2. Fuel starvation. Either no fuel, or water in the fuel, or the system clogged by some sort of garbage.
3. Ignition hassles. Magnetos need checking every 500 hours or so and many don't get it until they fail. I just read the other day of an accident due to one failed magneto; the distributor rotor bearing (a bushing) had worn to the point that the gears started slipping and the spark started being sent to the wrong cylinders. This caused a huge power loss, as fuel was being ignited when the intake was open or far too early on the compression stroke, and the airplane crashed. Don't students get shown what that Off-Right-Left-Both doodad is for? It's for shutting off a rogue magneto so it doesn't kill you. Why crash with one perfectly good magneto still operating?

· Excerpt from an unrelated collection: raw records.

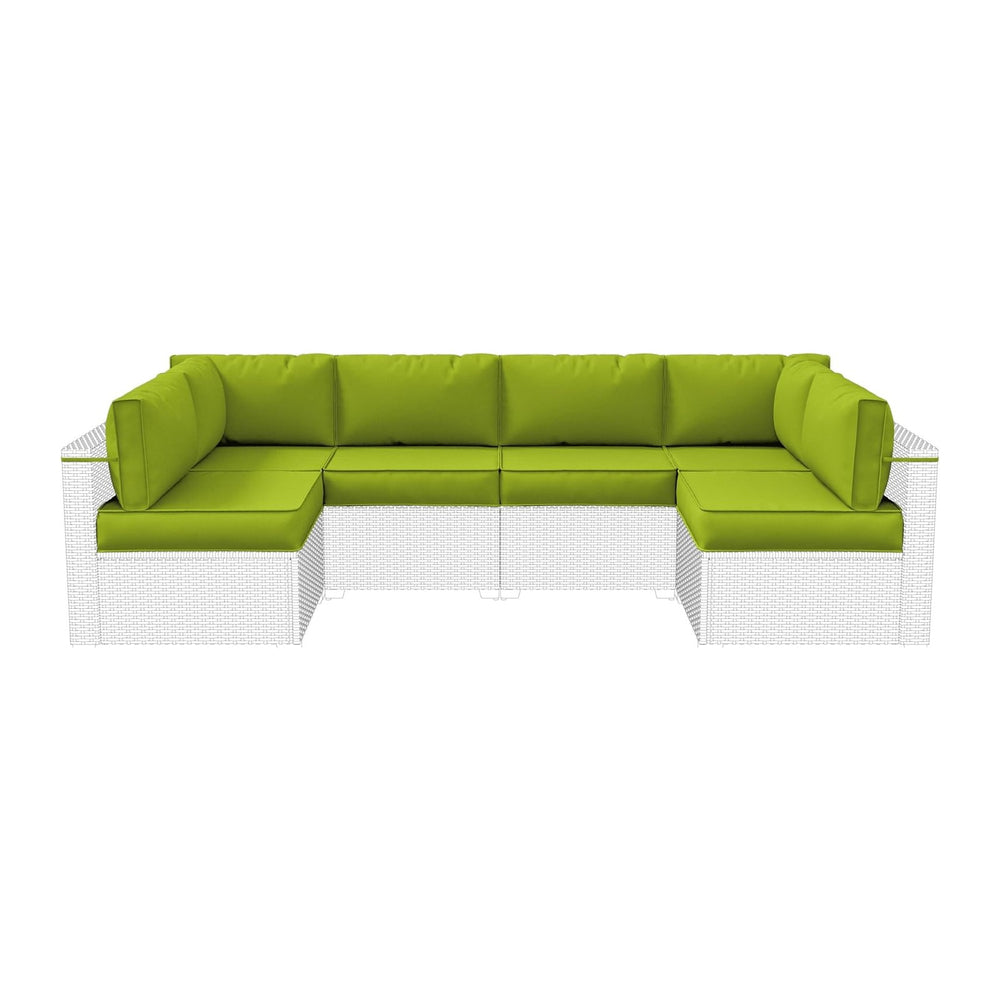 14-Piece Outdoor Cushions for Patio Furniture,Water-Resistant Sofa Cushion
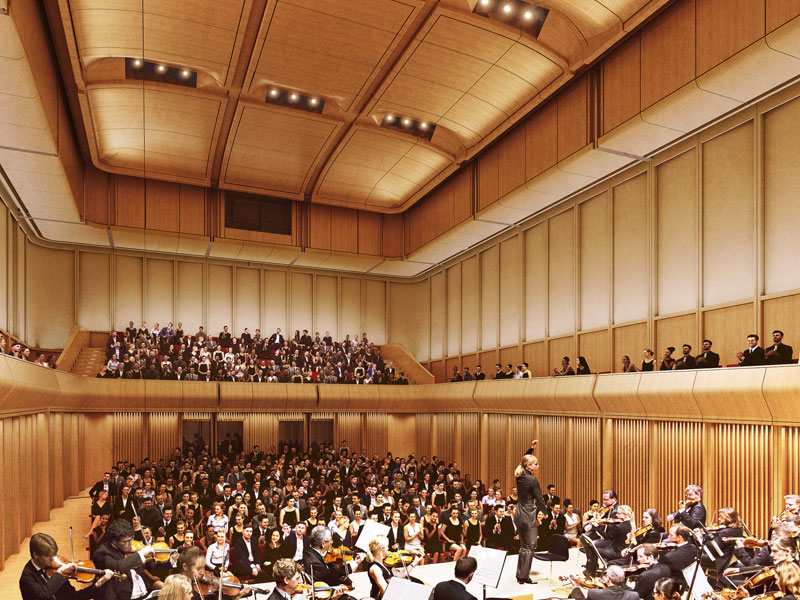 Proposed design for the centre's concert hall © Hopkins Architects / University of Oxford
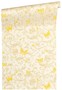 Versace Designer Barock Vliestapete Butterfly Barocco 343251 Creme / Gelb / Gold - Design Tapete - Luxus Qualit�t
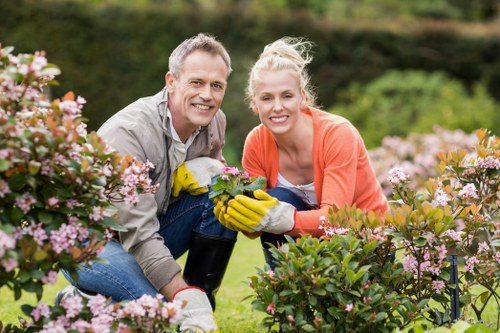 Local landscape gardeners improving a family garden in Morden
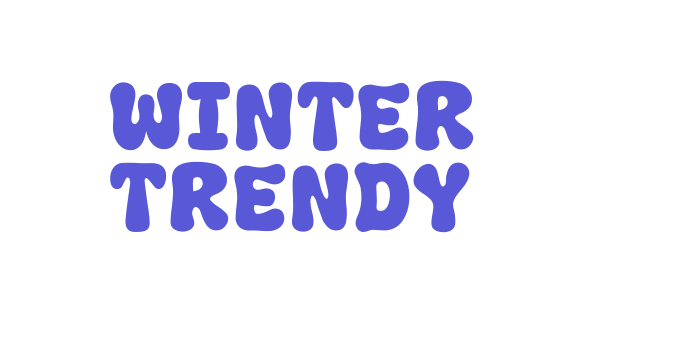 Winter Trendy Font Download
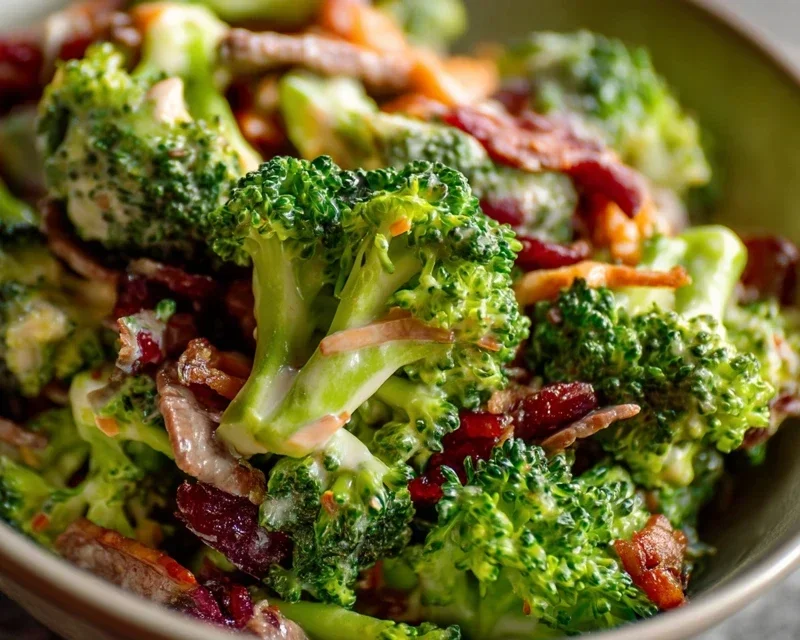 Broccoli Salad with Beef Beef Bacon Recipe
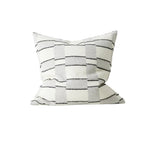 Lorenzo 50cm Mid-Scale Check Cushion Cushion Weave-Local Lorenzo Shadow Polyester
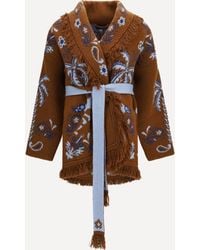 Alanui - Island Roots Cardigan With Belt - Lyst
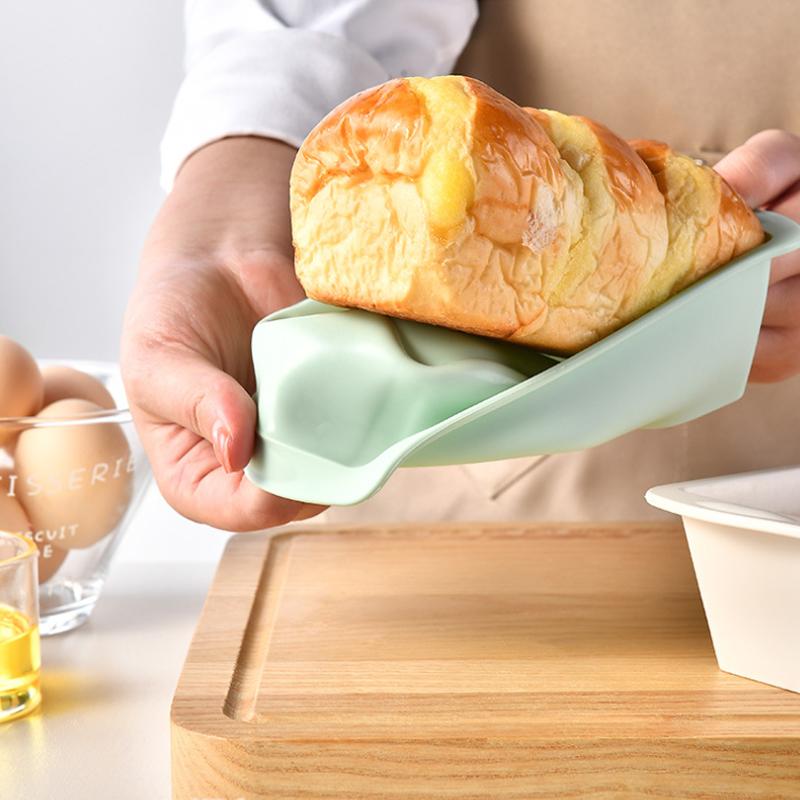 Rectangular Silicone Bread Mold Loaf Tin Cake Pan Toast Mould Nonstick Bakeware DIY Cake Brownie Baking Mold Kitchen Baking Tool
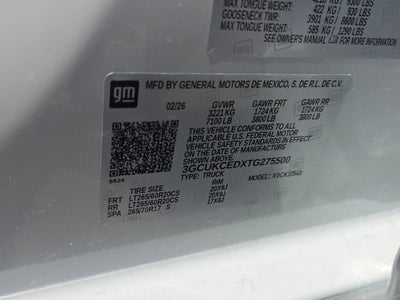 2026 Chevrolet Silverado 1500 Custom Trail Boss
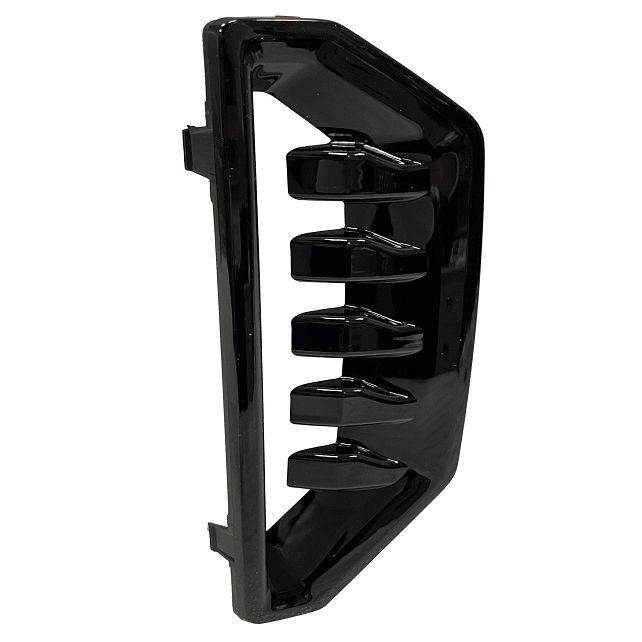 GM TRUCKS & VANS SIERRA/PU 1500 FRONT BUMPER UPPER AIR DUCT COVER RIGHT (Passenger Side) PTD-BLACK OEM#84869628 2022-2025 PL#GM1039287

4. Oil starvation. Either the pilot neglected to check it and top it up, or there was loss from failed hoses and such. From some of the hoses I've found in airplanes, I'm not surprised. Hoses should get replaced every five years or so; last year I took some hydraulic hoses out of an airplane that were dated May 1957. They were as hard as wood.
5. Internal, catastrophic failure. Very rare. Broken valve stems, maybe, so the engine tries to eat the valve head. Spun main or rod bearings, often caused by starting a really cold engine so that it runs for some time with no lubrication. The oil's too stiff. Stick a quart of oil in your freezer overnight and see how it pours in the morning, and imagine trying to suck it up a tube like the oil pump has to do. Sometimes results in a thrown rod. Then there's detonation damage and a bunch of other rare stuff. Some Lycomings used to have problems with broken oil pump impellers, resulting in some ADs.
You can see that most failures, by far, are caused by ignorance or carelessness, neither of which are the engine's fault. 14% of engine failure accidents (5% of fatal accidents) are due to maintenance errors according to the Nall report.